2013-12-27 Thread Matthew Walker
Owen,

That's really nifty actually -- can you talk a little about how y'all
manage the i18n issues? Do you prerender all the messages outside of the
template? Or do you use Mustache lambda's to do some formatting inside the
template itself?

Additionally, where and how do you draw the line between using a template,
and having additional logic outside of the template?

I'm also curious how you manage the coupling between layers -- do you pass
in all variables to all templates; or is there some sort of management /
documentation layer that specifies what data (and what format the data
needs to be in) should be provided to a template.

~Matt Walker
Wikimedia Foundation
Fundraising Technology Team


On Fri, Dec 27, 2013 at 6:44 PM, Owen Davis o...@wikia-inc.com wrote:

 Ha.  Well, we’ve been using mustache at Wikia for a while, but not
 heavily.  The backstory is that we’ve written approximately 270 extensions
 over the years and we have written a few simple frameworks to keep that
 code manageable.  One of those things is a pseudo-mvc framework.  The
 template itself is not an object, and it can be either a PHP or mustache
 template.  A mustache template has more limitations, but in many cases it
 is sufficient and in general I feel like it’s a better idea to just pass
 data to a simple template rather than having a lot of logic in the
 template.  Additionally, being able to share the same template between
 front end and back end has advantages.

 In my opinion, backwards compatibility with the existing quick template
 stuff is impossible to avoid, so retaining a PHP option is essential but
 the mustache option gives a lot of power to the front end developers which
 is where a lot of the work is being done now…

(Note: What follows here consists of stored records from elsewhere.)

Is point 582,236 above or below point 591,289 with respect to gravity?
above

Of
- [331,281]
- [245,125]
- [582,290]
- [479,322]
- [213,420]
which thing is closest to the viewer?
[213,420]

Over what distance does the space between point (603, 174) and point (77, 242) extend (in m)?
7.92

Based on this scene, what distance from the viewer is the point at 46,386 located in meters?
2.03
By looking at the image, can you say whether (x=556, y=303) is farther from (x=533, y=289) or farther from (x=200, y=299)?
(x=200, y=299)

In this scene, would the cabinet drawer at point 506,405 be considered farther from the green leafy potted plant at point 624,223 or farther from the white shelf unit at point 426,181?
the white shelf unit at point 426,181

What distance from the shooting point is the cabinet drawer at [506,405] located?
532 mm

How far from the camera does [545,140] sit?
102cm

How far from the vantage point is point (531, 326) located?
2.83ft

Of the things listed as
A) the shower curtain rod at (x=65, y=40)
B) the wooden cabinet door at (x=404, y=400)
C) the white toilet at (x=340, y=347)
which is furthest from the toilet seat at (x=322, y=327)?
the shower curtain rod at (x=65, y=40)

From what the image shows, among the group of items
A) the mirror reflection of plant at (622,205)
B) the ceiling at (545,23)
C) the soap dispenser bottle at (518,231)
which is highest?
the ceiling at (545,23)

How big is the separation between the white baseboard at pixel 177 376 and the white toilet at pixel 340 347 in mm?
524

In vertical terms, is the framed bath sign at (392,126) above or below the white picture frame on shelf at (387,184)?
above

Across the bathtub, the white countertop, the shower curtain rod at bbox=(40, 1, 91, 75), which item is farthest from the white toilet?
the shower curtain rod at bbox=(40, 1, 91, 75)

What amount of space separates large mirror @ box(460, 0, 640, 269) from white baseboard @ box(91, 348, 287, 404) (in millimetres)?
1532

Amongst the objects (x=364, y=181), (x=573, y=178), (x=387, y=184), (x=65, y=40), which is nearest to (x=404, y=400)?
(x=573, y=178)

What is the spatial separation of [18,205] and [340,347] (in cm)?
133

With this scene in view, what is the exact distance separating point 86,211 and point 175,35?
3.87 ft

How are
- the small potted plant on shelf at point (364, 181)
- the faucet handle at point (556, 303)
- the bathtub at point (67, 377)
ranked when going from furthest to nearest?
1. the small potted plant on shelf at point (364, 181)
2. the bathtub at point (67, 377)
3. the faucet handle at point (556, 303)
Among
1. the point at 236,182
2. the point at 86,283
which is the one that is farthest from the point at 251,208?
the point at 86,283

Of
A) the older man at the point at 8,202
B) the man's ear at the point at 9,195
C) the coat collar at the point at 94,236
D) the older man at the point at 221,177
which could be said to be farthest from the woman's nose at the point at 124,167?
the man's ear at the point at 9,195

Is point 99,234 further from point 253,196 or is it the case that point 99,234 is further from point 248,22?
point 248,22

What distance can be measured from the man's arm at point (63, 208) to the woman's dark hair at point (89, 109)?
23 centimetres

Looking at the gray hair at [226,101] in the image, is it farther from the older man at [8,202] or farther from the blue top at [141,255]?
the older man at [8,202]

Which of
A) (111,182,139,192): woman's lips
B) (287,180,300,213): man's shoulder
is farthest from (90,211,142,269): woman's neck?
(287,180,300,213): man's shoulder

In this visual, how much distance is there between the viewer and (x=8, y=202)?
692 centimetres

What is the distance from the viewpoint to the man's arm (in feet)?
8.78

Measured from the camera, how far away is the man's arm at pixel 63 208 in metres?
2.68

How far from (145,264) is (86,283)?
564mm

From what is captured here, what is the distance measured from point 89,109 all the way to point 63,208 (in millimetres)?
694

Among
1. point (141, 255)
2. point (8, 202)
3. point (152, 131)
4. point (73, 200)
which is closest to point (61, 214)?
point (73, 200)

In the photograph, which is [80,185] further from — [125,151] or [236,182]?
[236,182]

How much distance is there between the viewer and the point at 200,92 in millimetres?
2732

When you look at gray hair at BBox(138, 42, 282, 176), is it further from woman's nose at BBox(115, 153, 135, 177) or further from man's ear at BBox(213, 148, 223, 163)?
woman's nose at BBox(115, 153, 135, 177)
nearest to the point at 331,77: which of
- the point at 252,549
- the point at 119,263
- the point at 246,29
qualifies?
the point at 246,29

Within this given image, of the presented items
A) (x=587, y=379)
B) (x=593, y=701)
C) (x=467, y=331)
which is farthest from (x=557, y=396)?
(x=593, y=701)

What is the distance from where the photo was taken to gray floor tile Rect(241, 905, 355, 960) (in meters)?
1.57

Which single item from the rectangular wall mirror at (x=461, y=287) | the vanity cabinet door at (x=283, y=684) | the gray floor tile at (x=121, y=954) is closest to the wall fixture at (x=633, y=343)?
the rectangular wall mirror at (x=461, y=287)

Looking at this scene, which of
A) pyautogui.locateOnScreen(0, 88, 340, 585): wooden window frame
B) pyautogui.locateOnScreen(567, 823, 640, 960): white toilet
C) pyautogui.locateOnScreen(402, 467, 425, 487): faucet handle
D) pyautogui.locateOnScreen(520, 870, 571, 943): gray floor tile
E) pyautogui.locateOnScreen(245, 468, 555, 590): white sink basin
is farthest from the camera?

 For example, the modal dialog that pops up at the end of the new wiki
 creation process is a mustache template:


 https://github.com/Wikia/app/blob/dev/extensions/wikia/CreateNewWiki/templates/FinishCreateWiki_WikiWelcomeModal.mustache

 On Dec 27, 2013, at 8:41 AM, Niklas Laxström niklas.laxst...@gmail.com
 wrote:

  2013/12/27 Tyler Romeo tylerro...@gmail.com
 
  If we want a comprehensive templating system in PHP core,
 
 
  I want a templating system that can be used both in PHP and JavaScript
 and
  fits in our way of doing i18n. And a bunny.